======== EXTRACTED TEXT
On Friday, the Rivals150 for the class of 2012 was updated. As the July open evaluation period begins, what player looks to have the most room to move up and what unranked player has the best shot of entering the rankings?
Bossi: We are constantly looking at the rankings and evaluating anybody that we might have missed. Point guard Jerome Hairston is in line to make the next rankings and probably should be in there now. I would expect the sharp-shooting floor general from Virginia to earn multiple high-major offers before his summer with the East Coast Fusion is done. Looking at players already in the rankings, there are two that stand out to me as having room to climb. First would be Michigan native Ray Lee. Currently ranked No. 124 nationally, Lee has outstanding size (6-foot-3) and high level athleticism. He's always shown potential, but lately he's taken his game to a new level and still has plenty of room to expand what he does through the summer and as he takes his game to Huntington (W.Va.) Prep for his senior season. Next in line for me is 6-foot-7 small forward Kale Abrahamson from Iowa. He's already moved up from unranked to No. 119 throughout the spring and four-star territory could be his next stop. He has size, is a fine athlete and can really strip the nets from deep.
Meyer: Typically the prospects who are most likely to move up are the ones who just recently made big jumps in the rankings and still have room above them. For instance, a jump from No. 22 to No. 7 is a significant jump for Anthony Bennett, but there isn't a whole lot of room above him for him to move up further. Prospects such as Danuel House, Sam Dekker, T.J. Warren, Kris Dunn, Adam Woodbury, Joel James, Tyler Lewis, Jordan Price, Andrew White, Dominic Artis and others made big jumps but still have room ahead of them to move up.
================
» TASKS:
[1] Output the Rivals150 rankings text from "Meyer: Typically the" up to and including "to move up.".
[2] Express the records from the line with "this 900×507 image." up to and including the line with "rusty bumper [218, 611, 696, 796]" as a two-column CSV with the columns task and answer. Use one row per record, put each field in quotes, and replace line breaks with spaces.
======== INFORMATION PROVIDED
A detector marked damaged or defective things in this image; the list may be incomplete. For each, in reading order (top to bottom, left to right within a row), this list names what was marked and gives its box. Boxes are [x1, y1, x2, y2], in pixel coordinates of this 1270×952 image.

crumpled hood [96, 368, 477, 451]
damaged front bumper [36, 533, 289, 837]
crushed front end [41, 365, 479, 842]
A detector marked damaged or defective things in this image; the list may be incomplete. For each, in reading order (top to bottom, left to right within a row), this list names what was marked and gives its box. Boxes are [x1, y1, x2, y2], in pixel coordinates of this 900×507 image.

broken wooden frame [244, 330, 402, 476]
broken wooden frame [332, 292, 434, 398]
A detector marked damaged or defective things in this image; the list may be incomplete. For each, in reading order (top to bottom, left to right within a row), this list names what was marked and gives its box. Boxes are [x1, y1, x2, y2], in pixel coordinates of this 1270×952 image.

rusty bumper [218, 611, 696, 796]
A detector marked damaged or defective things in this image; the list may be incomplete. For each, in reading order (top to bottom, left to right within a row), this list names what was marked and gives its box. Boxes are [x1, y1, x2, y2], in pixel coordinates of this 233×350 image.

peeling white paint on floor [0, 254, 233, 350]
================
======== INFORMATION PROVIDED
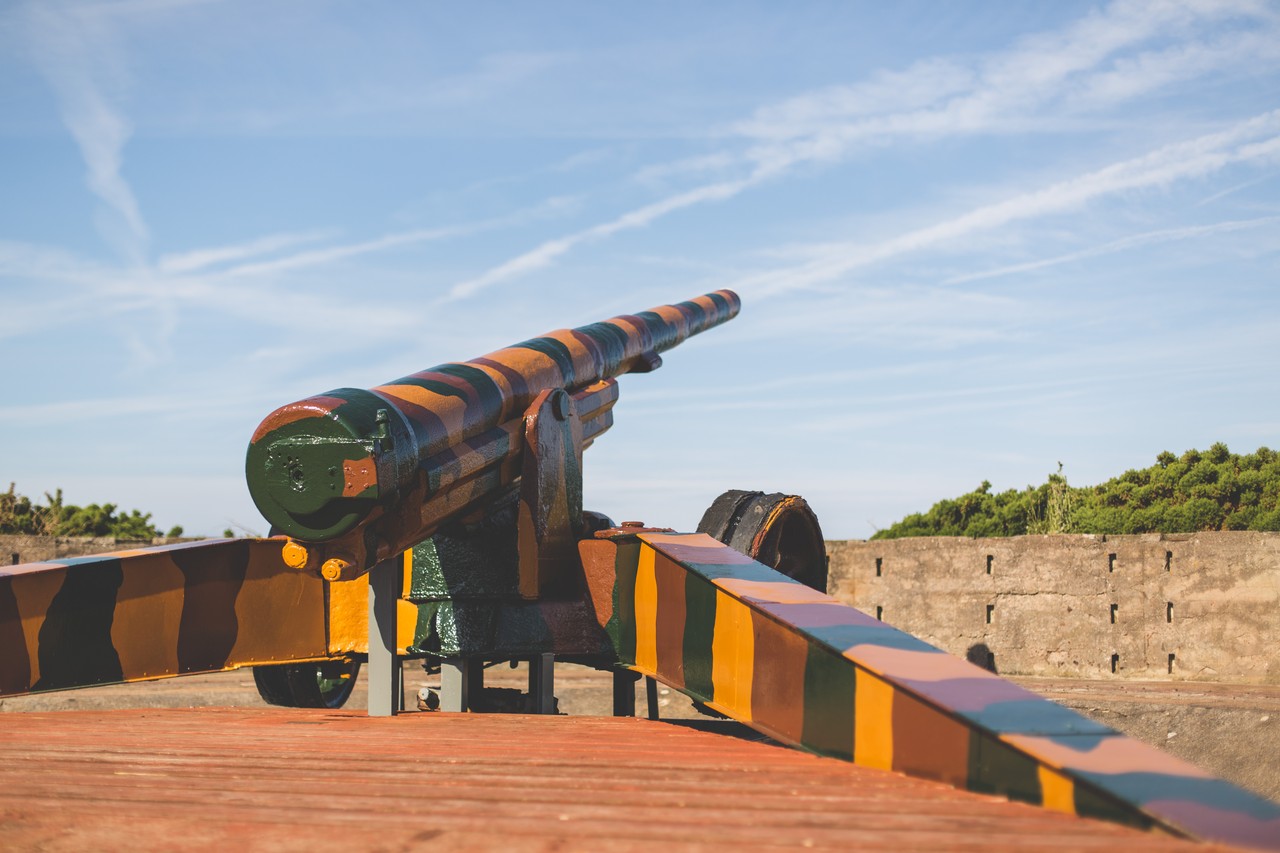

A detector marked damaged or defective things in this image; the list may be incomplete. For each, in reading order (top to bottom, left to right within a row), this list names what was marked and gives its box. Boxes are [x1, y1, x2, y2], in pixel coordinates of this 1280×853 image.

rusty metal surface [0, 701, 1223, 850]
================
» CORRECT ANSWERS:
[1]
Meyer: Typically the prospects who are most likely to move up are the ones who just recently made big jumps in the rankings and still have room above them. For instance, a jump from No. 22 to No. 7 is a significant jump for Anthony Bennett, but there isn't a whole lot of room above him for him to move up further. Prospects such as Danuel House, Sam Dekker, T.J. Warren, Kris Dunn, Adam Woodbury, Joel James, Tyler Lewis, Jordan Price, Andrew White, Dominic Artis and others made big jumps but still have room ahead of them to move up.

[2]
task,answer
"A detector marked damaged or defective things in this image; the list may be incomplete. For each, in reading order (top to bottom, left to right within a row), this list names what was marked and gives its box. Boxes are [x1, y1, x2, y2], in pixel coordinates of this 900×507 image.","broken wooden frame [244, 330, 402, 476] broken wooden frame [332, 292, 434, 398]"
"A detector marked damaged or defective things in this image; the list may be incomplete. For each, in reading order (top to bottom, left to right within a row), this list names what was marked and gives its box. Boxes are [x1, y1, x2, y2], in pixel coordinates of this 1270×952 image.","rusty bumper [218, 611, 696, 796]"